▶ Tasks for this exercise:
[A] In the review of ZAYN's "Nobody Is Listening," swap "brilliance" for "artistry" and write out the stretch from "Video Courtesy of" through "for the weak-hearted.".
[B] Write the next part of the review of ZAYN's "Nobody Is Listening," picking up after its final sentence.

▶ Study text:
= Beginning of Section =
Album Reflections – ZAYN's "Nobody Is Listening" begs the question ‘when will you come home?’

Video Courtesy of Zayn Malik via YouTube

We sat down to experience ZAYN’s Nobody is Listening. And the result is nothing but raw, honest bear-your-whole-soul-but-be-shy-about-it brilliance. This isn’t a space nor album for the weak-hearted.

Image courtesy of Clash Music

it’s a scary thought to be unheard

Although ZAYN has held a special place in my heart since I was a doe-eyed 14 year old girl watching Britain’s Got Talent, I’ve fallen off-track terribly when it comes to keeping up with his musical ventures in the last few years. So, it was natural that I hadn’t gotten to his album until a little over 4 months post its release. The curiousness of finding ZAYN live on Instagram at 3am one day with a new soundtrack in the background was enough to reignite my curiosity and convince me to commit to checking it out. It was snowing for the first time in 2021 when I decided to spend a few hours experiencing it in its entirety, on repeat. The combination of the accumulating softness outside and ZAYN’s sweet words were such a sweet, hidden delight. Yes. It really is that sweet.
= End of Section =
▶ Supplied information:
= Beginning of Section =
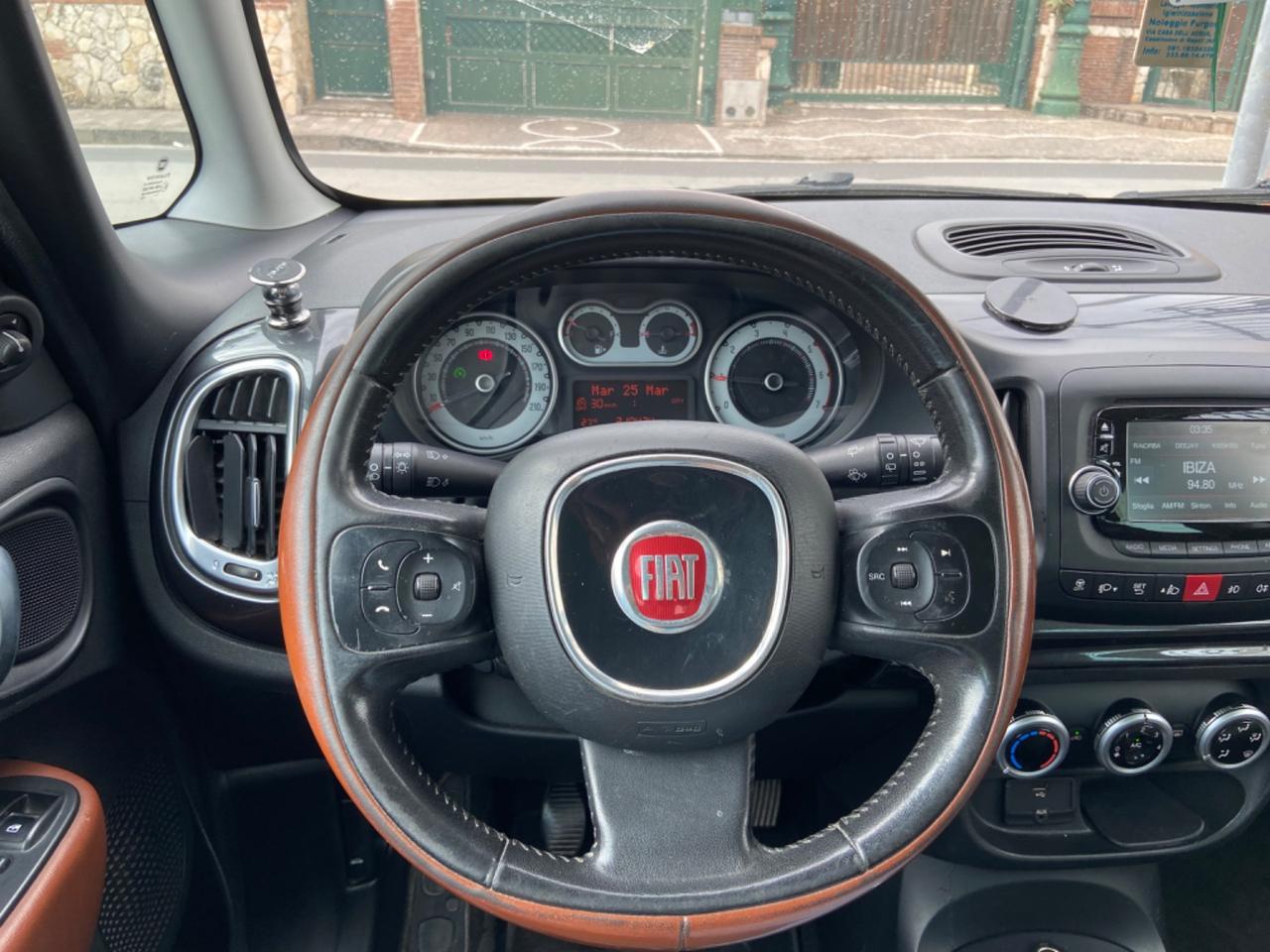 Fiat 500L 1.6 Multijet 105 CV Pop Star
= End of Section =
▶ Answers in order:
[A]
Video Courtesy of Zayn Malik via YouTube

We sat down to experience ZAYN’s Nobody is Listening. And the result is nothing but raw, honest bear-your-whole-soul-but-be-shy-about-it artistry. This isn’t a space nor album for the weak-hearted.

[B]
Being a middle kid and a bit of an odd one, self-deprecation is the kind of humour I know a little too well; not as a way of putting myself down, but rather, as a channel that makes me feel completely liberated – all pretence of formality is dropped. I’m away from social pressures of having to prove my intelligence and existence to anyone and everyone I come across, to merge with infinite love and just be – whether it appears to be a watered-down version or excessively gratuitous version of myself. It’s all One.

So, the somewhat daunting album title “Nobody is Listening” resonated well with me – like a promise to cut out the external chaos and get comfortable with the unknown that lies within.  It’s a scary thought, to be unheard. And the privilege of holding space for myself is one I’m learning to appreciate.

By the end of the album, however, I was reminded how soul-soothingly enough it is to hold clarity within. To make space for internal dialogue that is authentic enough to listen to myself – from my deepest desires, to understanding the emotions behind so many different relationship dynamics, to sounds that remind me of snowy, beautiful, easy days.

And so, ignited by the mood of this album, I wondered… when’s the last time I listened to myself? Or reflected on my own perceptions of my life thus far? By the time I was 3 tracks in, the experience of this soundtrack reignited my appreciation for the richness of inner dialogue, and sparked much needed questions I needed to ask myself. Like stuff about my own authenticity in experiencing my thoughts and emotions about my inner and outer worlds. This definitely wasn’t a trip for the weakhearted. Not following? Read along to learn more.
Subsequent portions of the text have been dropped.